NP: I wonder if you would speak to this music and whether you see it or strive to make it groundbreaking in this particular way—that it embraces a world that does not hold us as sacred. It seems to me that your music is the music of the Anthropocene. It is music that allows us to enter wild spaces, to enter nature, without it being what we might call in the literary world a pathetic fallacy—that we don’t need to personify nature to make it beautiful or terrifying or anything. Do you strive for this kind of quality as an artist, or do you see yourself in a tradition with this music?
JLA: That’s a great question. You know, I have a talk called “Music in the Anthropocene” where I try to grapple with this, and ultimately we need to leave it to the geologists to determine what this epoch is. But there can be no doubt that we have become, as a species, a force of nature, and that our own survival is threated by our uncontrolled actions, or arrogance and unbalanced relationship with a world that is our only home. So I hope my music is an invitation to listen to the larger, deeper, older forces of the world. And to be more fully present. And maybe a bit humbled in the presence of those forces. Is that groundbreaking? I don’t know. What I’m really concerned about is whether it’s useful. And whether I’m being true to it, because this is the only thing that is my salvation, that redeems my failings as a human being, the failings of my life. This is my best gift to a troubled world.
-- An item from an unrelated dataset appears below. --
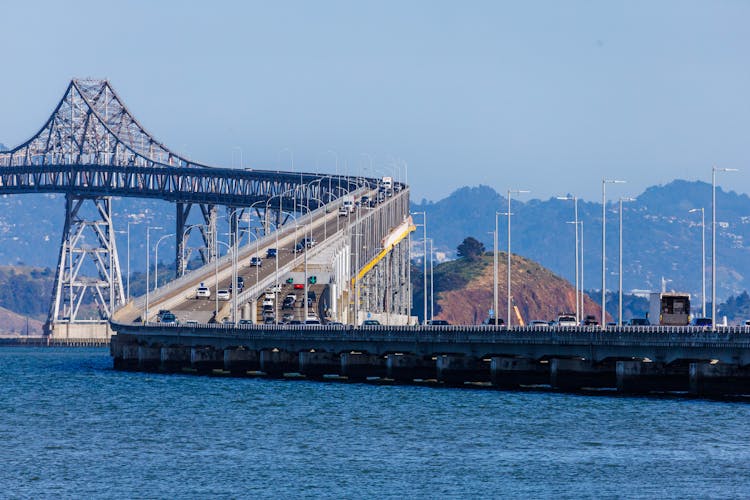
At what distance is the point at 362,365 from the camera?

When I was young I was an activist. I was marching in the streets at 16. In my twenties and thirties, I was a full-time activist. And there came a moment where I had to make a decision, to stay in politics or to rededicate myself to my art. I choose art. And implicit in that choice—it was kind of a leap of faith—was the idea that, in its own way, art can mean every bit as much as politics. And I’ve been trying to make good on that leap of faith ever since. Like all of us; I’m more concerned than ever about the state of politics, not only in the States, but in the world at large. And more concerned than ever about the future of our species. But when I search my soul, I come back to that leap of faith, and I believe now that art and music matter more than politics, and that my best contribution to my home and all other forms of life with which we share this planet is to compose music that just may give some solace or strength or insight or inspiration to someone, probably someone much younger than I am, who may actually change the world.
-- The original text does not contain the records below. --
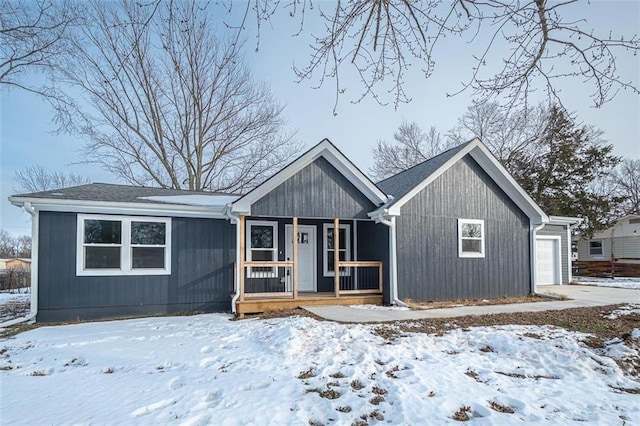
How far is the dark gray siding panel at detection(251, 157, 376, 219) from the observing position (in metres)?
9.50

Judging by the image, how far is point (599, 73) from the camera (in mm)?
4242

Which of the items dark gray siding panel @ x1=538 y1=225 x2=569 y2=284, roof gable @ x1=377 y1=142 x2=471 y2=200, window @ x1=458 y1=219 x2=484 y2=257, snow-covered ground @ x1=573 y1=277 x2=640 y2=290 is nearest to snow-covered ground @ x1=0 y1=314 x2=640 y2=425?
window @ x1=458 y1=219 x2=484 y2=257

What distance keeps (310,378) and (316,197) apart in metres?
5.82

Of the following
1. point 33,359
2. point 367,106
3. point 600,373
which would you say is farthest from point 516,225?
point 33,359

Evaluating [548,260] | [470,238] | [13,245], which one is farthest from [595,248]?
[13,245]

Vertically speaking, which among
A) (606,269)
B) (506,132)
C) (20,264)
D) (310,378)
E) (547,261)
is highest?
(506,132)

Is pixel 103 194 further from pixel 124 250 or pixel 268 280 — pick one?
pixel 268 280

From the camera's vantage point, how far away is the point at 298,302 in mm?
9547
You had asked about Thoreau, and like me, he was an introvert, a misfit, a deeply flawed man. But he also just happened to change the world. Each in our own way, we do the best we can, make our best contributions. You know, it’s a little self-aggrandizing, but I can dream, that maybe my music, coming from the flawed vessel I am, just might inspire a new Gandhi or a new Martin Luther King…someone who will take something from it and really change the world.